Page MenuHomePhabricator

DOI lookup returns a scraped "missing cookie" page instead of desired content
Closed, ResolvedPublic1 Estimated Story Points

Description

DOI: 10.1056/NEJM200106073442306
Output: "MMS: Error" – http://citoid.wikimedia.org/api?format=mediawiki&search=10.1056%2FNEJM200106073442306

Event Timeline

Elitre raised the priority of this task from to Needs Triage.
Elitre updated the task description. (Show Details)
Elitre added a project: Citoid.
Elitre subscribed.
Jdforrester-WMF renamed this task from DOI in Citoid returns "Cite web" template to DOI lookup failure should return 520 but instead returns a default website.Mar 24 2015, 9:06 PM
Jdforrester-WMF triaged this task as High priority.
Jdforrester-WMF updated the task description. (Show Details)
Jdforrester-WMF set Security to None.
Jdforrester-WMF moved this task from Backlog to IO Tasks on the Citoid board.
Jdforrester-WMF added a subscriber: Mvolz.

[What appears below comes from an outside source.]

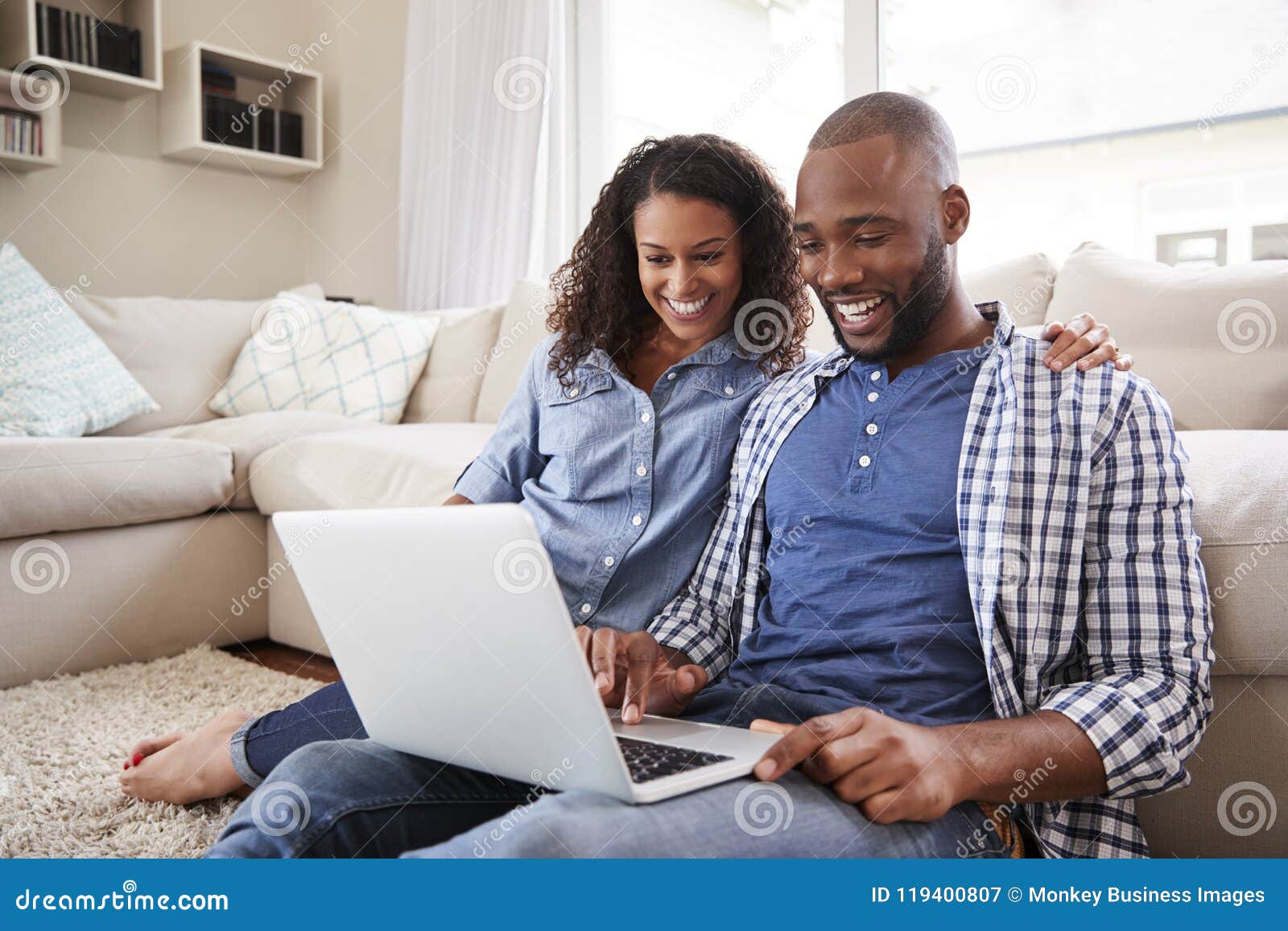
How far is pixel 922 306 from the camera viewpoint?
3.73 feet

What's going on here is that we're following all the redirects from the doi link (as a way of accessing the actual link) so we're directed to the correct link- so we get http://www.nejm.org/doi/full/10.1056/NEJM200106073442306 - which then doesn't like citoid's lack of cookie support, which then redirects us again to http://www.nejm.org/action/cookieAbsent where the page is correctly scraped- just wasn't what we wanted- so no 520.

One possible solution: only follow ONE redirect for DOI links. This is somewhat risky as sometimes DOIs point to genuine redirects (I'm thinking of plos that does this quite commonly).

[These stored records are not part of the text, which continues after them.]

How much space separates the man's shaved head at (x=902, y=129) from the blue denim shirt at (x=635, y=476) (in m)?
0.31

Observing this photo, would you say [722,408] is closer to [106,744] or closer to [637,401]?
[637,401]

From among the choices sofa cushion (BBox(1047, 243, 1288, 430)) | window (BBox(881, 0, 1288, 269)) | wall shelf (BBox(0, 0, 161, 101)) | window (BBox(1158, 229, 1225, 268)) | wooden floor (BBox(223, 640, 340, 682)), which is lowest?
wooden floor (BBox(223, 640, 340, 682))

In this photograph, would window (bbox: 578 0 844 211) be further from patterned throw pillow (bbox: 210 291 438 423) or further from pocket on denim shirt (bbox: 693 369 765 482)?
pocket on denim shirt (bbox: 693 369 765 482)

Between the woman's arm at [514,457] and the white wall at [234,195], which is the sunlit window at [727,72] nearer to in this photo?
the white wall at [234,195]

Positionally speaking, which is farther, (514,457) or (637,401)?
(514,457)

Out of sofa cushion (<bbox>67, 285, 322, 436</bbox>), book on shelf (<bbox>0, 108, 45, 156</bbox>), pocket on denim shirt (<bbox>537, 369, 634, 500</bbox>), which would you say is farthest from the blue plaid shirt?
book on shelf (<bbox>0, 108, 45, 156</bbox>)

The other bad thing about this is that there was not HTTP error for the cookie absent redirect- there might have been such an error in the intermediate connection, needs more investigation. Whether to follow redirects or not is something that gets mixed results from site to site. One solution is to simply follow one redirect at a time and see what the response is like- follow until we get don't get http errors maybe?

Mvolz renamed this task from DOI lookup failure should return 520 but instead returns a default website to RequestFromDOI follows all redirects and sometimes results in a bad page being sent to native scraper instead of good urls to Zotero.Mar 25 2015, 11:53 AM
Mvolz lowered the priority of this task from High to Medium.
Mvolz closed this task as a duplicate of T93876: Restructure requestFromDOI.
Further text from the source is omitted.